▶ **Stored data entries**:
======

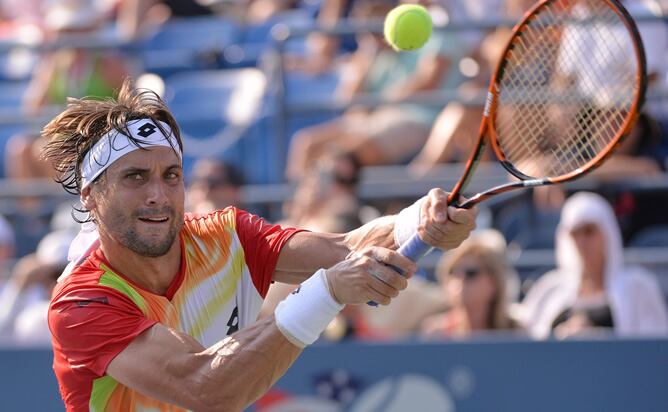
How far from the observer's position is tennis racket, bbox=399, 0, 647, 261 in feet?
12.0

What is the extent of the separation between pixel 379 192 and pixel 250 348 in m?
4.12

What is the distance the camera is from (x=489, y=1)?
26.4 ft

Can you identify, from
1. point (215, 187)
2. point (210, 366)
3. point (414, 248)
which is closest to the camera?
point (210, 366)

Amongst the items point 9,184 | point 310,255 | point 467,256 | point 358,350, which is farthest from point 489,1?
point 310,255

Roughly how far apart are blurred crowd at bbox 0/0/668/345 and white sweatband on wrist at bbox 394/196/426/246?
2463mm

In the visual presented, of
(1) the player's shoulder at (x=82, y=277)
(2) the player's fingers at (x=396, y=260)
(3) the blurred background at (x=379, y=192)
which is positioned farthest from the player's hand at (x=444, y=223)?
(3) the blurred background at (x=379, y=192)

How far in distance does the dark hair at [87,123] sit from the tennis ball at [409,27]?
754 mm

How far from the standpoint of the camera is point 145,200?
3713mm

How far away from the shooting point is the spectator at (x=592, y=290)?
20.6ft

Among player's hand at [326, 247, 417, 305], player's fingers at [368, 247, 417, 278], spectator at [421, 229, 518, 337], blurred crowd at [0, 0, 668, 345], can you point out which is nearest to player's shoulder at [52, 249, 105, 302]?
player's hand at [326, 247, 417, 305]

======

▶ **Task**:
Set down all of the material above word for word, leaving out the pictures.

▶ **Solution for this task**:
How far from the observer's position is tennis racket, bbox=399, 0, 647, 261 in feet?
12.0

What is the extent of the separation between pixel 379 192 and pixel 250 348 in m?
4.12

What is the distance the camera is from (x=489, y=1)?
26.4 ft

Can you identify, from
1. point (215, 187)
2. point (210, 366)
3. point (414, 248)
which is closest to the camera?
point (210, 366)

Amongst the items point 9,184 | point 310,255 | point 467,256 | point 358,350, which is farthest from point 489,1?
point 310,255

Roughly how far apart are blurred crowd at bbox 0/0/668/345 and white sweatband on wrist at bbox 394/196/426/246?
2463mm

In the visual presented, of
(1) the player's shoulder at (x=82, y=277)
(2) the player's fingers at (x=396, y=260)
(3) the blurred background at (x=379, y=192)
which is positioned farthest from the player's hand at (x=444, y=223)?
(3) the blurred background at (x=379, y=192)

How far in distance does the dark hair at [87,123] sit from the tennis ball at [409,27]?
754 mm

How far from the standpoint of the camera is point 145,200?
3713mm

How far away from the shooting point is the spectator at (x=592, y=290)?
20.6ft

Among player's hand at [326, 247, 417, 305], player's fingers at [368, 247, 417, 278], spectator at [421, 229, 518, 337], blurred crowd at [0, 0, 668, 345], can you point out which is nearest to player's shoulder at [52, 249, 105, 302]?
player's hand at [326, 247, 417, 305]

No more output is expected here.